Records for this task:

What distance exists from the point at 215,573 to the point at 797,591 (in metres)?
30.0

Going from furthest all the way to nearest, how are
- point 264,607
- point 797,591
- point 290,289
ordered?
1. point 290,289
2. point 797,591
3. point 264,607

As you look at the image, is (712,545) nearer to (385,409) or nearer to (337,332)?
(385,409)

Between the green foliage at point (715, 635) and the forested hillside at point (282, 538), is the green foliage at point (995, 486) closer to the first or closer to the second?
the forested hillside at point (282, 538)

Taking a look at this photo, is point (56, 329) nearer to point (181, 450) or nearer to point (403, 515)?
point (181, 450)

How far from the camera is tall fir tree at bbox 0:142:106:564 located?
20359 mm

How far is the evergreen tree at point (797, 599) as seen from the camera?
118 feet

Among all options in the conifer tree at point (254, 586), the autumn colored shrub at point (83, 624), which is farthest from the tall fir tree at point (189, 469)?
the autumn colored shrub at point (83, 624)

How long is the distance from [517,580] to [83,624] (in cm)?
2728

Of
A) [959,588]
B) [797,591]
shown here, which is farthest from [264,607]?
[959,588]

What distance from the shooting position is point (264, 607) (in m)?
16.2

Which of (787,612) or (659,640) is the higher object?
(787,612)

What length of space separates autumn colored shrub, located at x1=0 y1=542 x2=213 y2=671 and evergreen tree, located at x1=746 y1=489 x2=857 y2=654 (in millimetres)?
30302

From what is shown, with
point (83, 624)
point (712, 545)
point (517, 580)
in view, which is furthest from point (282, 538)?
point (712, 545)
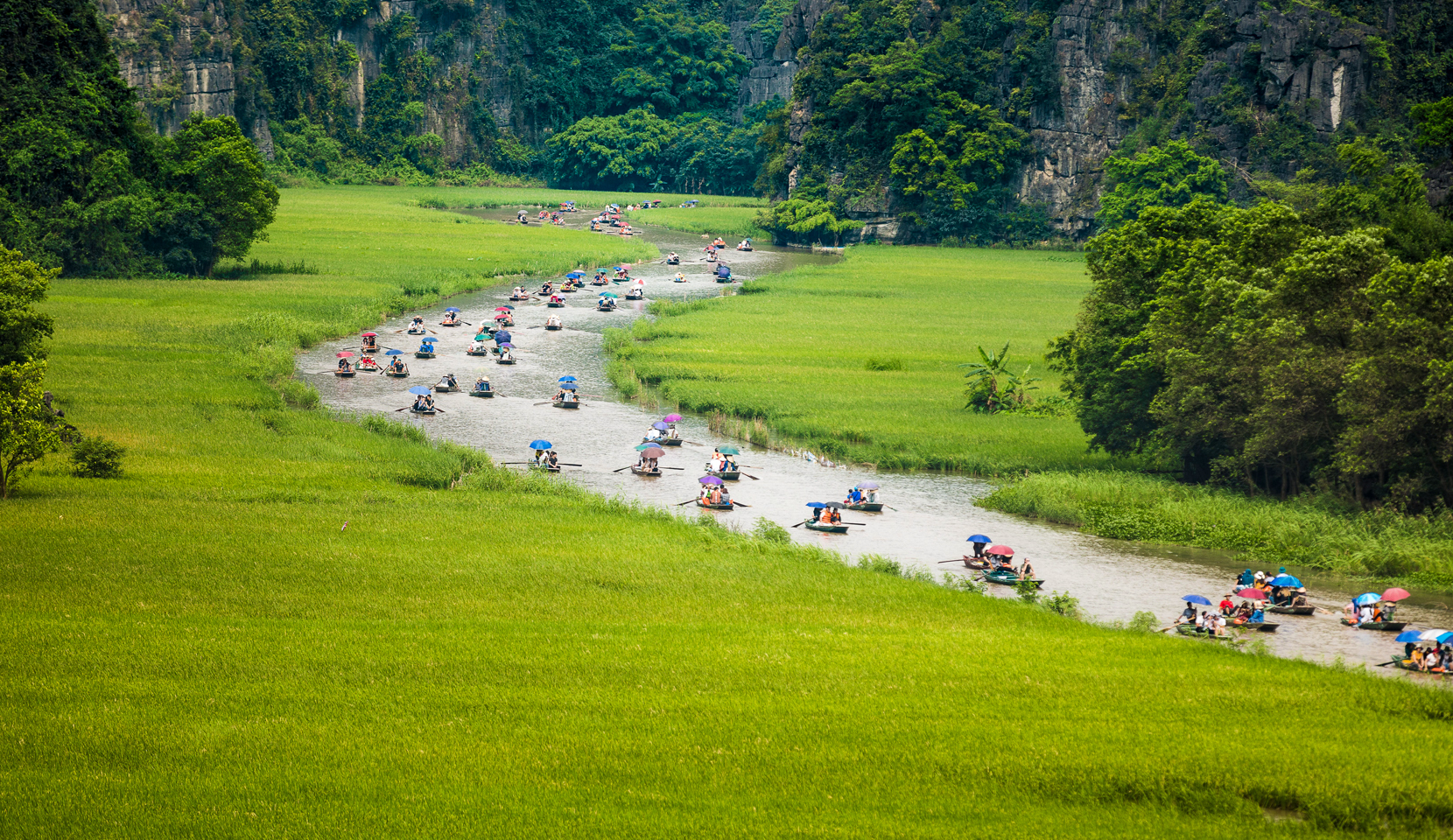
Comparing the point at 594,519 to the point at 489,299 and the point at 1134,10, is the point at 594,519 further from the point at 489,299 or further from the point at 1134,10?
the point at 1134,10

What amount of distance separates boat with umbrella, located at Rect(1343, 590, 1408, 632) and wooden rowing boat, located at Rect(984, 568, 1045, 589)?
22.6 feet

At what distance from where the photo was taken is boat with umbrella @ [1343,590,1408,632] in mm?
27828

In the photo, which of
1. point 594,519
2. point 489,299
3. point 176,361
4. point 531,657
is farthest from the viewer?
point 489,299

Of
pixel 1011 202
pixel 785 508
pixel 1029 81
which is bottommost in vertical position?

Exercise brief:
Only the lines from the one that holds "How long is" through the end of the records above should be printed again, exactly as they are. Leave out the pictures.

Solution for this task:
How long is the distance from [517,580] to [83,624] (in cm)?
2728

Of
A) [959,588]
B) [797,591]
shown here, which is farthest from [264,607]?
[959,588]

What distance from the shooting position is point (264, 607) (in m)?
16.2

Which of (787,612) or (659,640) is the higher object?
(787,612)

What length of space separates autumn colored shrub, located at x1=0 y1=542 x2=213 y2=671 and evergreen tree, located at x1=746 y1=489 x2=857 y2=654 (in millimetres)?
30302

From what is shown, with
point (83, 624)
point (712, 545)
point (517, 580)
in view, which is furthest from point (282, 538)?
point (712, 545)
Comparing the point at 594,519 to the point at 489,299 and the point at 1134,10, is the point at 594,519 further from the point at 489,299 or further from the point at 1134,10?
the point at 1134,10

What amount of distance separates boat with umbrella, located at Rect(1343, 590, 1408, 632) and wooden rowing boat, located at Rect(984, 568, 1045, 589)?
22.6 feet

At what distance from where the photo was taken is boat with umbrella @ [1343,590,1408,632] in mm?
27828

In the photo, which of
1. point 594,519
2. point 489,299
3. point 176,361
4. point 531,657
is farthest from the viewer?
point 489,299

Of
pixel 1011 202
pixel 785 508
pixel 1029 81
which is bottommost in vertical position?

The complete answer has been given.